The City of New Richmond's Public Works Department planted the first bare-root trees in the gravel bed nursery in Spring 2016, and included a variety of St. Croix Elms, pear trees, lilacs, and flowering crabapples. After 16 weeks of daily watering with a sprinkler system, the trees developed a tremendous root system and were transplanted in the early fall as part of the street and utility projects in the Paperjack Drive and North Starr Avenue/East Hughes Street neighborhoods, as well as around some of the stormwater ponds along St. Croix Avenue and Roosevelt Drive, and at the newly constructed skate park.

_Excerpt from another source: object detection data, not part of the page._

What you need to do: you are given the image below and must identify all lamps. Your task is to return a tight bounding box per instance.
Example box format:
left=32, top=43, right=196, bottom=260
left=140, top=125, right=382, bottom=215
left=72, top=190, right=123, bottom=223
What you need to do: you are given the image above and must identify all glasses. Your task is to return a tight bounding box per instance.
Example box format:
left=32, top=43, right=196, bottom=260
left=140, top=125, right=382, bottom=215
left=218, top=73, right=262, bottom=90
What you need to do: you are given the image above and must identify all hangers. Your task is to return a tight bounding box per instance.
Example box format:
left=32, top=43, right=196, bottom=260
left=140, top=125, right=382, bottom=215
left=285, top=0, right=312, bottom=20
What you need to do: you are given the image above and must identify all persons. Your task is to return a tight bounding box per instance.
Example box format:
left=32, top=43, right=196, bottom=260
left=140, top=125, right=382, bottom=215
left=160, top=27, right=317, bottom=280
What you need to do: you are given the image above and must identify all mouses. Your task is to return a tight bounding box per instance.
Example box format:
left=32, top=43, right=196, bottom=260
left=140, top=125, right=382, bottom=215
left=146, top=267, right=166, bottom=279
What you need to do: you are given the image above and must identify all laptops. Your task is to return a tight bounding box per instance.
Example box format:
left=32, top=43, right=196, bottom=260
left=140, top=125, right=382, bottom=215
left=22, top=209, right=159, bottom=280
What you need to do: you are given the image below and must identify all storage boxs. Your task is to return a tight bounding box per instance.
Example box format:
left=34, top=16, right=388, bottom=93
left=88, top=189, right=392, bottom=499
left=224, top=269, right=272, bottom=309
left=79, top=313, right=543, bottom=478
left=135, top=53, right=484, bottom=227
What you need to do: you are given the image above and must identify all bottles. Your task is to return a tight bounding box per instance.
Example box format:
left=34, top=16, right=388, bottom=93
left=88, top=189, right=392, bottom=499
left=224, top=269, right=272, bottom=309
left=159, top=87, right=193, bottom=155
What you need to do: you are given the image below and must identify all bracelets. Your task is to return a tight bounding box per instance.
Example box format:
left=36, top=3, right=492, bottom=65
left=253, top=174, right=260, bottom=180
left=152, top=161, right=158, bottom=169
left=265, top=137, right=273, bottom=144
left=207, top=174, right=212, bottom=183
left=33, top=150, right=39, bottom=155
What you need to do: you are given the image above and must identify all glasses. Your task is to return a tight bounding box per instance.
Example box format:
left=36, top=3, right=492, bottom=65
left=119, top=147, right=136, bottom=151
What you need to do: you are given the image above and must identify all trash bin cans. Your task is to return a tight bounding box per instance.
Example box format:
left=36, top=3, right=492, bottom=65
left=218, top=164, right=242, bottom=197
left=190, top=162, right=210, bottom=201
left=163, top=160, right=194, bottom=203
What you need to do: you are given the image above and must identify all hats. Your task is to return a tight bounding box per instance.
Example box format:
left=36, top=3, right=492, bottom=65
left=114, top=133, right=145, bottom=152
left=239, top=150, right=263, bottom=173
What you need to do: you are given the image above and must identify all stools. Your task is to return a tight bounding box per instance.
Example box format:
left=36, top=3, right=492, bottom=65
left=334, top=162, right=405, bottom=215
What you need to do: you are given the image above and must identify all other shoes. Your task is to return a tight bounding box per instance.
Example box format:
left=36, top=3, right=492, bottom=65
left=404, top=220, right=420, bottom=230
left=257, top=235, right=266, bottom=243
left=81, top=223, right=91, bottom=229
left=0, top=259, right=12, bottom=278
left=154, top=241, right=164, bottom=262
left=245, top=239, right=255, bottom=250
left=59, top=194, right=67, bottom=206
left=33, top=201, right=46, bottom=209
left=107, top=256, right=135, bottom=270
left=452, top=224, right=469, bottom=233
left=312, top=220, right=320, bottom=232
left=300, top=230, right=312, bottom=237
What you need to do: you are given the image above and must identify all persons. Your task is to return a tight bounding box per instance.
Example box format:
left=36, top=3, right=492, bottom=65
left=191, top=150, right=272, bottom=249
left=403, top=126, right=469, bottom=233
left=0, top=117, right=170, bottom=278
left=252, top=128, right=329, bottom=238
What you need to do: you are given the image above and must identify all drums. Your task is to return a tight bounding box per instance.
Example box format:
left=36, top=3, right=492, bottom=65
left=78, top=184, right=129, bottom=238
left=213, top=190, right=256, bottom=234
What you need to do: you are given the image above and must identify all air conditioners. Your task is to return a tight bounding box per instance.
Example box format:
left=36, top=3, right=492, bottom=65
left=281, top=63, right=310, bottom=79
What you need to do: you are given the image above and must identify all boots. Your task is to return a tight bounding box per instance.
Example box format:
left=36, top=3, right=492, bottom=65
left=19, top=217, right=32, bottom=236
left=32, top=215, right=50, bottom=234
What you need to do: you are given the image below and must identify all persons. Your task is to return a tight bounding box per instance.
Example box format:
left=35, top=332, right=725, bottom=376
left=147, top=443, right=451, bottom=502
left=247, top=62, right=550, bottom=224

By the Spring 2017, it was clear that all of the trees that were planted survived the winter and appear healthy. Although it will take time for a young tree to grow large enough to provide the shade and beauty of a 30- or 40-year-old tree, planting these trees today is an investment in the future, and will ensure that New Richmond remains "The City Beautiful" for the next generation.

Given its initial success, about 100 more bare-root trees were planted in Spring 2017 thanks to an Urban Forestry Grant received from the Wisconsin DNR. The grant is designed to help the City of New Richmond prepare for the arrival of emerald ash borer, and to begin planting replacement trees in boulevards and parks and trails system. This summer, a geographic information systems (GIS) intern will be completing an inventory of all trees located in boulevards and parks, and City staff are currently preparing an emerald ash borer management plan and educational materials for the community.

Public Works Operations Manager Michael Mroz is in the process of becoming a certified arborist, and the DNR grant funds are also helping provide new safety equipment and training opportunities for the Public Works Department to enhance its urban forestry program. In the future, City staff are interested in possibly expanding the size of the gravel bed nursery in order to plant more trees in New Richmond.